For the majority of the 90s, whenever I would turn on television to watch cartoons I would basically be bombarded with commercials for Creepy Crawlers. At the time, as a kid, there were non-stop commercials for toys that looked amazing on sight, but didn’t seem so much fun in person. A game where you can shoot metallic ball bearings across a circular board? Sign me up! A machine that turns hot molten metal in to your own action figures and pewter pieces?! Two, please!
Then there were Creepy Crawlers where you could play mad scientist by taking tubes of liquid plastic and making your very own multi-colored creatures. There were worms, millipedes, spiders… basically anything that’s sticky, squirms or goes splat. The toy was originally called The Thingmaker back in the 60s, but later became the catchier and more appealing Creepy Crawlers, a name sure to tug at every young boys’ lust for creating monsters and slimy things.
I fondly recall these commercials playing about three times per commercial break, so much so that the jingle eventually became burned in to my brain… along with the song for the Crossfire toy and the McDonald’s jingle.
The toys gained enough momentum and popularity with kids that it eventually spawned its own animated series. What’s unusual is that the show was spearheaded by none other than Saban Studios who, at the time, was in the business of making money off of color-coded superheroes (ie. Power Rangers). So, in the midst of producing Power Rangers, VR Troopers, and The Mystic Knights of Tir Na Nóg, it’s pretty odd they’d put money into an animated series about slimy superheroes no one was familiar with.
An interesting thing about the 90s, shows had an odd habit of telling stories about superheroes or villains as the byproduct of radioactive slime or sludge. Perhaps it stemmed from the Teenage Mutant Ninja Turtles craze, but many 90s franchises had someone turning in to a mutant thanks to some kind of radioactive substance that’s normally bad for a human being.
In the case of Creepy Crawlers, it’s a group of evil and heroic mutants from a young boy’s “Magic Maker.” After building and perfecting its machinery, the boy (Chris Carter) accidentally creates a group of large bug warriors named the Goop-Mandos. The event involves something about “super goop” and a “Magical Millennium Moment,” a rare time in the universe where the barriers of reality and magic collide (hey, it’s the 90s!).

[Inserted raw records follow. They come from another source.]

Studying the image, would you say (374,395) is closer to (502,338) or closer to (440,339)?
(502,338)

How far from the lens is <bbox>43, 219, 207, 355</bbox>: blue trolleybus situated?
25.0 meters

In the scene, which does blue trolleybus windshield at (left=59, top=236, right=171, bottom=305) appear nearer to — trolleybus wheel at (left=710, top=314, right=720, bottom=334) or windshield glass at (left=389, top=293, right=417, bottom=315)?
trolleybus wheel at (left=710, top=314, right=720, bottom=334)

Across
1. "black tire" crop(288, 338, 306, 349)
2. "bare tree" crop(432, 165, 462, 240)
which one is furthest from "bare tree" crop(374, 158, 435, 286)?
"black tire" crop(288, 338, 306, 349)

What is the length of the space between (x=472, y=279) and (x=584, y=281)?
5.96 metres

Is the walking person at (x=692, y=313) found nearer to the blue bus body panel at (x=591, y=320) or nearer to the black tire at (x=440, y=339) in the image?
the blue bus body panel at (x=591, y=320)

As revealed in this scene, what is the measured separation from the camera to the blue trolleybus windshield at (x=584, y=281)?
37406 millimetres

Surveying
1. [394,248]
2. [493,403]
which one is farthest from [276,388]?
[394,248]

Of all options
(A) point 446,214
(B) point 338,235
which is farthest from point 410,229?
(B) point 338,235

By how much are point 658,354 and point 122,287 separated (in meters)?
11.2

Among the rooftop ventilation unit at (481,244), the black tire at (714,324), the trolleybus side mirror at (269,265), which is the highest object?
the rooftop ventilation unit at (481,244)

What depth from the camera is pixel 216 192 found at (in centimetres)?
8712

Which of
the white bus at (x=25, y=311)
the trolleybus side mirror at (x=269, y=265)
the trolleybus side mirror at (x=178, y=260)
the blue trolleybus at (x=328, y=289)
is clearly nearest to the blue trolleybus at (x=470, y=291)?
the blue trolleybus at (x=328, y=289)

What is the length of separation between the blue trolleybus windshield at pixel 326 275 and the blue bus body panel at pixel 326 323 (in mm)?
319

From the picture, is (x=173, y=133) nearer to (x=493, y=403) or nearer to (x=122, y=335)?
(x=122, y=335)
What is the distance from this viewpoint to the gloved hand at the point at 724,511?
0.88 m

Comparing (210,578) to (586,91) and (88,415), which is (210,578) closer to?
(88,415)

From the goop, three bug-like heroes (Hocus Locust, Volt Jolt and T-3) inexplicably emerge with a friendly personality and ready to team with up with their young creator. They then decide to perform missions of a crime fighting and most toyetic nature. The catch is that the heroes need Creepy Crawler goop to function. If not given enough they simply can’t respond to commands. To top it off, they have a sweet action vehicle they drive around in and, of course, each Goop-Mando has his own unique power.
Enter the evil Professor Googengrime, an old crusty magician who steals the Magic Maker and creates his own evil sidekick named Spooky Goopy, a skeletal monster with a Peter Lorre accent and a talking hat that helps his master in creating monsters from the Magic Maker to take over the world!
Okay, if we’re being honest, Creepy Crawlers is a mostly generic and average animated vehicle for the toyline. The characters aren’t really all that interesting. Chris Carter, as well as his sidekick Samantha Reynolds, are bland while the Goop-Mandoes are mainly forgettable superheroes. Googengrime’s Spooky Goopy is incidentally the only character with a ton of personality and that may be because of his horror roots and interesting character design.
Creepy Crawlers even released their own line of action figures for the show, each with their own accessories and goop functions, and while the show was given a few VHS treatments there hasn’t been any news of a DVD release. Personally, I’d suggest this mainly for nostalgia fans, or hardcore fans of Creepy Crawlers toys. Surely it’s not the worst superhero cartoon of the 90s, but it’s certainly not going to stay with you once you’ve moved on to more memorable 90s gems.